**Выбранный текст:**
◆ ◆ ◆ ◆

Пильняк писатель не отстоявшийся и сложный. К старому, допетровскому тянется Пильняк и тянет читателя еще в силу ярко пробудившегося национального чувства. Этот революционный национализм, национал-большевизм в вещах Пильняка выявлен как ни у кого из современных писателей и поэтов, работающих в Советской России. Явление широкое, глубокое и действительно связанное с тягой к старине, с пробудившейся любовью к нему.
Закордонные писатели из белого лагеря стремятся доказать, что это вода на их мельницу. Глубокое заблуждение. Вещи Пильняка очень отчетливо выявляют основные мотивы этого настроения. Тут не тоска по старой России, ее укладу, иконам, храмам и т. д. Об этом и речи нет у Пильняка. Это мы докажем ниже. Русь старая сгинула, распалась, и пахнуло Русью новой, настоящей, Русью рабочего и мужика. Впервые почувствовала себя эта Русь, осознала как великую свободную силу, хозяином увидела себя. Пришибленный, веками увечимый раб с октябрем встал в рост, человеком — и отсюда его гордость, его национальное сознание, его патриотизм и связанная с ним любовь к историческому, поскольку он в этой истории проявлял себя в качестве самостоятельной силы. Новой настоящей Русью пахнуло. В этом освещении ‘историософия’ Б. Пильняка теряет свою славянофильскую окраску, получает некое символическое, фигуральное выражение, отражая то, что есть в молодой республике советов, что обще не только людям склада Пильняка, но и нам, ибо ‘мы с октября тоже оборонцы’.
Повторяем, однако, что к этому мотиву нельзя свести ‘историософию’ Пильняка. В ней есть, действительно, черты славянофильства, идущего от сознания ‘заката’ Запада и неумения найти иного выхода, и от своеобразной, однобокой художественной переработки деревенских настроений во время революций анархо-махновского порядка.
У Пильняка нет цельности, он часто как бы расщепляется, он еще не нашел точки опоры, оттого его мысли и образы сталкиваются, не согласуются и даже противоречат друг другу. И если мы затеяли здесь с ним политический спор, то потому прежде всего, что он имеет существенное отношение к Пильняку как к художнику, самому талантливому бытописателю революции, ибо отсутствие цельности очень заметно отражается на его вещах. К этому мы переходим.

III.

Лучшим и несомненно пока самым значительным произведением Б. Пильняка (из напечатанного) является недавно вышедший из печати роман ‘Голый год’. В сущности это не роман. В нем и в помине нет единства построения, фабулы и прочего, что обычно требует читатель, беря в руки роман. Широкими мазками набросаны картины провинциальной жизни 19-го года. Лица связаны не фабулой, а общим стилем, духом пережитых дней. Получается впечатление, что автор не может сосредоточиться на одном, выбрать отдельную сторону взбаломученной действительности. Его приковывает к себе она вся, вся ее новая сложность. И, может быть, так и нужно. Революция перевернула весь уклад целиком, все поставила вверх ногами, и художник прав, когда он стремится захватить как можно шире, дать цельную, полную картину сдвига и катастрофы.

◆ ◆ ◆ ◆

Строки из набора данных для разметки ограничивающих рамок
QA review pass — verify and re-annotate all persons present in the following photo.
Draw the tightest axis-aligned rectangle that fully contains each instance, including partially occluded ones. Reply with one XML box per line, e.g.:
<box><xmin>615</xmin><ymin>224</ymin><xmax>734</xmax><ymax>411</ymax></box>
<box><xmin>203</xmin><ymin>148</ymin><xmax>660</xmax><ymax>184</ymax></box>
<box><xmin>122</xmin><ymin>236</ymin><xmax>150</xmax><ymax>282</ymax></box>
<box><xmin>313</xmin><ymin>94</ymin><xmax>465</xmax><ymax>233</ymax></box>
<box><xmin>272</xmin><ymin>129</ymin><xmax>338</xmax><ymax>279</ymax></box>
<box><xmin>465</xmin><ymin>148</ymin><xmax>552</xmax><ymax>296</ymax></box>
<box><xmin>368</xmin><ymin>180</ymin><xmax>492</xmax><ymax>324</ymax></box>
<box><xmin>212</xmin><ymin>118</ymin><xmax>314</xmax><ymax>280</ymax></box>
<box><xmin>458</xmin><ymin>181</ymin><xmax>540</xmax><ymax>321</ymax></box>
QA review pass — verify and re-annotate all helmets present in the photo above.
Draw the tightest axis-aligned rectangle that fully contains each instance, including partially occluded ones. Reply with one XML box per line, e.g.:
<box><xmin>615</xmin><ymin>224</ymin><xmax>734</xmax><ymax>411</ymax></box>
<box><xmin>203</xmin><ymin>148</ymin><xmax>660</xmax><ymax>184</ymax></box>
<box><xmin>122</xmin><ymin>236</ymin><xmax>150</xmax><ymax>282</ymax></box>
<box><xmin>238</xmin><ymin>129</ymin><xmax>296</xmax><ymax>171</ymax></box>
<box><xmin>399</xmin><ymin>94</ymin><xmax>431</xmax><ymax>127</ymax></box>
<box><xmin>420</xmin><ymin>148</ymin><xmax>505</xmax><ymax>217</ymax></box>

◆ ◆ ◆ ◆

**Поставленная задача 1:**
Изложите суть текста о творчестве Б. Пильняка в двух предложениях.
**Поставленная задача 2:**
Продолжите текст о творчестве Б. Пильняка, начав сразу после его последнего предложения.

**Результат выполнения 1:**
Национал-большевизм Пильняка выражает не тоску по старой России, а гордость новой Руси рабочего и мужика, впервые осознавшей себя великой свободной силой, хотя в его «историософии» есть и черты славянофильства. Отсутствие цельности у Пильняка заметно отражается на его вещах, и лучший его роман «Голый год» лишен единства построения и фабулы, но широкими мазками рисует картины провинциальной жизни 19-го года.

**Результат выполнения 2:**
Город Б. Пильняка — наша окуровская, чеховская провинция в условиях новой советской действительности. Ее былой — дореволюционный, сонный, нелепый, застойный быт мастерски очерчен автором. Революция испепелила здесь одних, выхолостав из них последние остатки жизни, выбросила за борт, — и произвела полный хаос в головах других аборигенов-обывателей. Князь Ордынин всю свою жизнь развратничал, а с первых дней революции из пьяницы сделался аскетом и мистиком. Купец Ратчин приходит каждый день к месту, где была торговля, и так сидит, иссохший как мумия, целый день до вечера и т.д. ‘Потеряла закон’ городская интеллигенция. Егор Ордынин пьет и развратничает: ‘когда потеряешь закон, хочешь фиглярничать. Хочешь издеваться над собой… Нет закона у меня. Но не могу правду забыть. Не могу через себя перейти. Все погибло. А какая правда пришла!’… Брат его Борис тоже ‘закон потерял’. Изнасиловал прислугу-Марфутку, но это ему кажется пустяками: ‘Я большую мерзость сделал с самим собой! Понимаешь — святое потерял! Мы все потеряли’… И дальше поясняет, в чем заключалось это святое: ‘Я тогда (до революции. А.В.) думал, что я — центр, от которого расходятся радиусы, что я — все. Потом я узнал, что в жизни нет никаких радиусов и центров, что вообще революция и все лишь пешки в лапах жизни’…
Замечательно верно схвачена суть внутреннего интеллигентского краха. Думали, что ‘я — все’, ‘центры’, а на поверку вышло — есть ‘вообще революция’ и все в лапах жизни. Об этих центрах, об этих павлинах, распускающих хвосты, много было написано томов, исследований, поэз, повестей, изысков и пр., и пр., пока не пришел новый хозяин и не вымел всю эту шваль в мусорную яму.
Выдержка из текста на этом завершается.